On policies? No compromise on gun control. Immigration? Secure borders first. Growth? Drill, baby, drill – as if we haven’t. Climate change? “No matter how many job-killing laws we pass, our government can’t control the weather.” Please. Gay equality? Not a word. Foreign policy? Nothing on Afghanistan; nothing on what the last decade has taught us; nothing on drone warfare; nothing. No wonder the GOP has the lost its historical advantage on this topic.
Presidents in both parties – from John F. Kennedy to Ronald Reagan – have known that our free enterprise economy is the source of our middle class prosperity.
But President Obama? He believes it’s the cause of our problems.
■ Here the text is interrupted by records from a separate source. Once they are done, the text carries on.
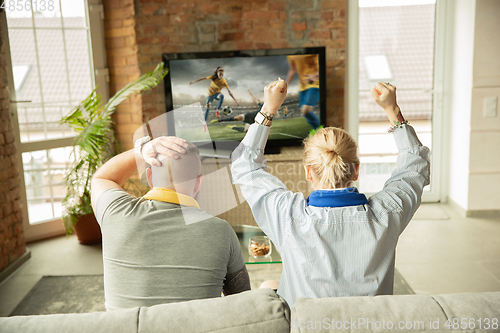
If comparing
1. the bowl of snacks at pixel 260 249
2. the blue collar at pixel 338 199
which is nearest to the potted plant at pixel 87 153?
the bowl of snacks at pixel 260 249

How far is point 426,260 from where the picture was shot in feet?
10.0

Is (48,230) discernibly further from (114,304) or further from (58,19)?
(114,304)

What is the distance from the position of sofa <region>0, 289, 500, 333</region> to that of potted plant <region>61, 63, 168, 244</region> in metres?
2.38

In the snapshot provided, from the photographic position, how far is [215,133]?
3949 mm

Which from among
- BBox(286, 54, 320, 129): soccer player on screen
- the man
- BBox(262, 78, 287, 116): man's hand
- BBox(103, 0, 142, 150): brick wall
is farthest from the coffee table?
BBox(103, 0, 142, 150): brick wall

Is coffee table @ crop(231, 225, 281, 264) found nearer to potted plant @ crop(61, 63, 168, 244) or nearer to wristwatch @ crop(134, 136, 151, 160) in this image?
wristwatch @ crop(134, 136, 151, 160)

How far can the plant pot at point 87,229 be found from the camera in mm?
3533

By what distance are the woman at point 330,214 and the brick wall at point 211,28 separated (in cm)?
285

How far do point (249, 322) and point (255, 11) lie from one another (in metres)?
3.46

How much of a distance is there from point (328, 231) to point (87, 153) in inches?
108

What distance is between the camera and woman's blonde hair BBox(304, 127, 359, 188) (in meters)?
1.17

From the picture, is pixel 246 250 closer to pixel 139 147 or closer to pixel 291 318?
pixel 139 147

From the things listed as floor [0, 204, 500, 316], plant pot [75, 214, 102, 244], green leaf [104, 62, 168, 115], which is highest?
green leaf [104, 62, 168, 115]

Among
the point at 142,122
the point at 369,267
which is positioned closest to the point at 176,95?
the point at 142,122
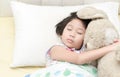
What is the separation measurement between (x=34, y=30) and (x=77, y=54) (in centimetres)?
41

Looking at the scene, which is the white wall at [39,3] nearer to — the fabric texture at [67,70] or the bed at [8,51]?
the bed at [8,51]

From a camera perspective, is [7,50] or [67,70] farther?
[7,50]

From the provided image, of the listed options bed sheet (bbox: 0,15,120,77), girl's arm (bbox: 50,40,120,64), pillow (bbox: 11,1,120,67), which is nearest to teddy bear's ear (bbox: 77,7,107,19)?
girl's arm (bbox: 50,40,120,64)

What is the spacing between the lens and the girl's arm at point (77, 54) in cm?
132

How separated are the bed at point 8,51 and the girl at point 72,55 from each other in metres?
0.19

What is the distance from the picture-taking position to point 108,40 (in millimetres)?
1312

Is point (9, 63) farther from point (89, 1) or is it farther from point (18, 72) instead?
point (89, 1)

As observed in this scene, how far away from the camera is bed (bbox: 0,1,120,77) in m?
1.63

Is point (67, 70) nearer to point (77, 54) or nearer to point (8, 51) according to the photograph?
point (77, 54)

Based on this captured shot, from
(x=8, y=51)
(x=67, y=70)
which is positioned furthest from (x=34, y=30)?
(x=67, y=70)

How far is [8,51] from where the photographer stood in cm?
176

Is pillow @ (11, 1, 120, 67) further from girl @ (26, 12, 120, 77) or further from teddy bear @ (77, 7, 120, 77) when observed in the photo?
teddy bear @ (77, 7, 120, 77)

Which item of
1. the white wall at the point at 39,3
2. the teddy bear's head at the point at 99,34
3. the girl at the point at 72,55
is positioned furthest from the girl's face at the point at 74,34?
the white wall at the point at 39,3

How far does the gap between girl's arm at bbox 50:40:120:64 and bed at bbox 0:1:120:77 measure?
0.26 meters
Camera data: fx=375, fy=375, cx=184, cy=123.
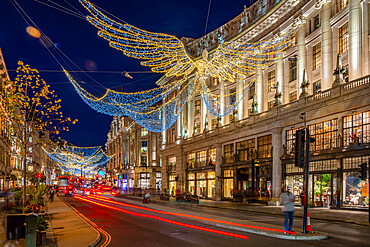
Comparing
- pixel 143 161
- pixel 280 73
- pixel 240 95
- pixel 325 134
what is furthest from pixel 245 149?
pixel 143 161

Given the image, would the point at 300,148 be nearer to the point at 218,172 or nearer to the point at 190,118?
the point at 218,172

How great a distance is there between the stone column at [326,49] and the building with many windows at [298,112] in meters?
0.08

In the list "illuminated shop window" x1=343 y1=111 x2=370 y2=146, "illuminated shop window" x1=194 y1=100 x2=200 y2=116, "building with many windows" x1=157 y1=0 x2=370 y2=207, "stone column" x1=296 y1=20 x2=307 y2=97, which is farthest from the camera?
"illuminated shop window" x1=194 y1=100 x2=200 y2=116

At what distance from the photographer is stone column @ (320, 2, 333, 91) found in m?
32.8

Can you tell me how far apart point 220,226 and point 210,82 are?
4158cm

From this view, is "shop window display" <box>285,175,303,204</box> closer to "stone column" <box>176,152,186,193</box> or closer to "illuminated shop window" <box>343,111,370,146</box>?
"illuminated shop window" <box>343,111,370,146</box>

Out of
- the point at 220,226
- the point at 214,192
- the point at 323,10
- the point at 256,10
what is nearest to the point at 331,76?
the point at 323,10

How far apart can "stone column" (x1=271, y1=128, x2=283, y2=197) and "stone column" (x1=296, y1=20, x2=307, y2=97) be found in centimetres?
472

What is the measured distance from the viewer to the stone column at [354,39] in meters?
29.2

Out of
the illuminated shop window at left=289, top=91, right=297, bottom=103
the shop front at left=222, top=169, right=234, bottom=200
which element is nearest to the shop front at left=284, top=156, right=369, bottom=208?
the illuminated shop window at left=289, top=91, right=297, bottom=103

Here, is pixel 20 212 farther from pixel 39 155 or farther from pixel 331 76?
pixel 39 155

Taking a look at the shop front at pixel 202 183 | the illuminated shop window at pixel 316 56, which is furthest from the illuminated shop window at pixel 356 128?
the shop front at pixel 202 183

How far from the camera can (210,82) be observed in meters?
58.6

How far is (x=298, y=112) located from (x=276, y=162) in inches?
249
That the economic downturn happened because our government didn’t tax enough, spend enough and control enough. And, therefore, as you heard tonight, his solution to virtually every problem we face is for Washington to tax more, borrow more and spend more.
This idea – that our problems were caused by a government that was too small – it’s just not true. In fact, a major cause of our recent downturn was a housing crisis created by reckless government policies.
This is unhinged. Obama has never said this, never given any indication that he believes this and has repeatedly said that the private sector is the engine of growth. And the recession was caused by government support for mortgages for low-income home-owners? Wall Street was a by-stander? This is a talk-radio talking point, not an analysis. And the sequester is now apparently an Obama policy, not just a short-term attempt to keep the government from a self-imposed credit crisis caused by nutball Republicans in 2011 that Obama wants to avoid.
We don’t have to raise taxes to avoid the President’s devastating cuts to our military.
Then there is this simple and obvious contradiction:
More government isn’t going to help you get ahead. It’s going to hold you back. More government isn’t going to create more opportunities. It’s going to limit them.
Only minutes later, he said this:
I believe in federal financial aid. I couldn’t have gone to college without it.
So does government help people get ahead? Or does it hold them back? Which one is it, Senator?
This was an intellectually exhausted speech that represents the intellectual bankruptcy of contemporary Republicanism. It was a series of Reaganite truisms that had a role to play in reinvigorating America after liberal over-reach in the 1960s and 1970s. It had precious little new in it. If reciting these platitudes in Spanish is what the GOP thinks will bring it back to anything faintly resembling political or intellectual relevance, they are more deluded than even I imagined.